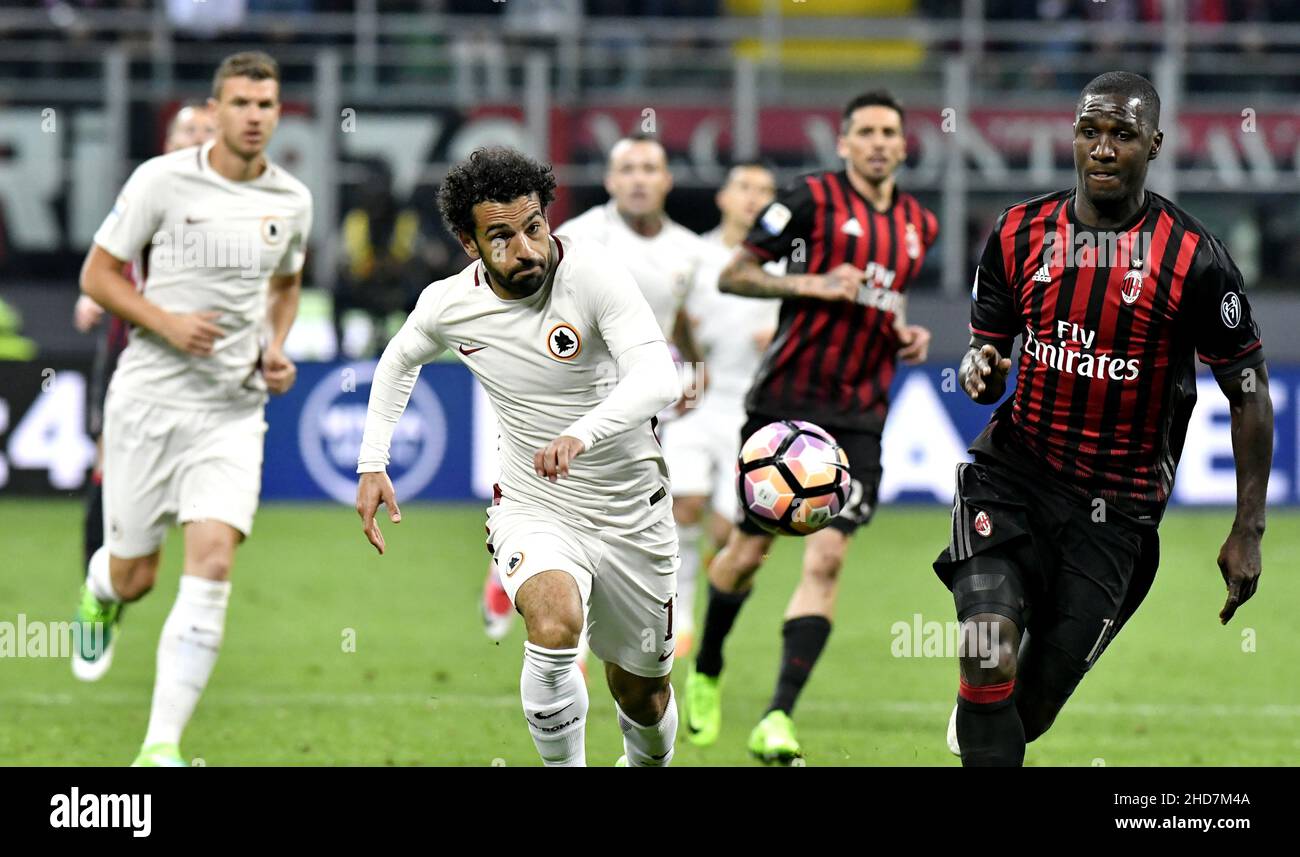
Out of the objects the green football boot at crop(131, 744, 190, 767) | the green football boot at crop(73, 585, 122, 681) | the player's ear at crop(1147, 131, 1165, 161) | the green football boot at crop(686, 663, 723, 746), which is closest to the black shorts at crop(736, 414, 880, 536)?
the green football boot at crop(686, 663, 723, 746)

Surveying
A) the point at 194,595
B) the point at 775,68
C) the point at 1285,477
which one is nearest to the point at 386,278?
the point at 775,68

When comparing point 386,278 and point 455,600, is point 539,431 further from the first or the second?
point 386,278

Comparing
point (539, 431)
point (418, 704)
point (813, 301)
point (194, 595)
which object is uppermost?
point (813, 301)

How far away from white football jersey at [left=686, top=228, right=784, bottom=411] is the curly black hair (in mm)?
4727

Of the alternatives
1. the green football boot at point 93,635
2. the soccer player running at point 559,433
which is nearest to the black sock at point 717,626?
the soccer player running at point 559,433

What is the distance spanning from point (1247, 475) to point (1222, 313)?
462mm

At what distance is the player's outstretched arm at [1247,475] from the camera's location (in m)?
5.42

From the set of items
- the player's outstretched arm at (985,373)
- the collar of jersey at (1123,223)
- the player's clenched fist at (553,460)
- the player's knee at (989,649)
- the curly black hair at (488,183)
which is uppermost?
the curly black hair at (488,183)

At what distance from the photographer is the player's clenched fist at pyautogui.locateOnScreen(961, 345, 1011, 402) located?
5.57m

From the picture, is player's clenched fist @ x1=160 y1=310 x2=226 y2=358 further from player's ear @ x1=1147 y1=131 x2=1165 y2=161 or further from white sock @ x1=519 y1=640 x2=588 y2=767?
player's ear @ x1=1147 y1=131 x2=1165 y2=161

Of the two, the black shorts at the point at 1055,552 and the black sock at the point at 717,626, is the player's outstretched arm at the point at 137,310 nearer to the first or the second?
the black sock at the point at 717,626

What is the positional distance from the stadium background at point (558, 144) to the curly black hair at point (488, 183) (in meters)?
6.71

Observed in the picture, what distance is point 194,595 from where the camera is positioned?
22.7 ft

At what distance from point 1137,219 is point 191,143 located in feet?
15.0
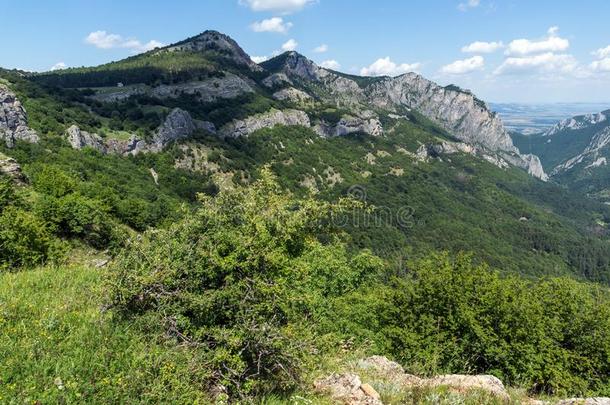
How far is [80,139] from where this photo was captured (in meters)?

+---+

§ YOUR TASK: Copy out the listing above line for line, with nothing changed, but leave out the pictures.

§ OUTPUT OF THE EXERCISE:
Out of the objects the green football boot at crop(131, 744, 190, 767) | the green football boot at crop(73, 585, 122, 681) | the player's ear at crop(1147, 131, 1165, 161) | the green football boot at crop(686, 663, 723, 746), which is closest to the black shorts at crop(736, 414, 880, 536)?
the green football boot at crop(686, 663, 723, 746)

Surveying
A) the point at 194,595
B) the point at 775,68
C) the point at 1285,477
which one is nearest to the point at 386,278?
the point at 775,68

When comparing point 386,278 and point 455,600, is point 539,431 further from the first or the second?
point 386,278

Comparing
point (539, 431)
point (418, 704)
point (813, 301)
point (194, 595)
which object is uppermost?
point (813, 301)

How far away from white football jersey at [left=686, top=228, right=784, bottom=411] is the curly black hair (in mm)?
4727

Of the alternatives
1. the green football boot at point 93,635
2. the soccer player running at point 559,433
which is nearest to the black sock at point 717,626?
the soccer player running at point 559,433

What is the distance spanning from point (1247, 475) to point (1222, 313)?
462mm

At what distance is the player's outstretched arm at [1247,475] from the camera's location (in m)?
5.42

From the set of items
- the player's outstretched arm at (985,373)
- the collar of jersey at (1123,223)
- the player's clenched fist at (553,460)
- the player's knee at (989,649)
- the curly black hair at (488,183)
which is uppermost?
the curly black hair at (488,183)

At what distance from the photographer is the player's clenched fist at pyautogui.locateOnScreen(961, 345, 1011, 402) located?
5.57m

From the picture, is player's clenched fist @ x1=160 y1=310 x2=226 y2=358 further from player's ear @ x1=1147 y1=131 x2=1165 y2=161 or further from white sock @ x1=519 y1=640 x2=588 y2=767?
player's ear @ x1=1147 y1=131 x2=1165 y2=161

Of the two, the black shorts at the point at 1055,552 and the black sock at the point at 717,626, is the player's outstretched arm at the point at 137,310 nearer to the first or the second?
the black sock at the point at 717,626

What is the positional distance from the stadium background at point (558, 144) to the curly black hair at point (488, 183) (in meters)?
6.71

Observed in the picture, what distance is point 194,595 from where the camera is positioned?
22.7 ft

At what distance from point 1137,219 is point 191,143 located in feet?
15.0
How far is [80,139] from where this photo was captured (in meters)?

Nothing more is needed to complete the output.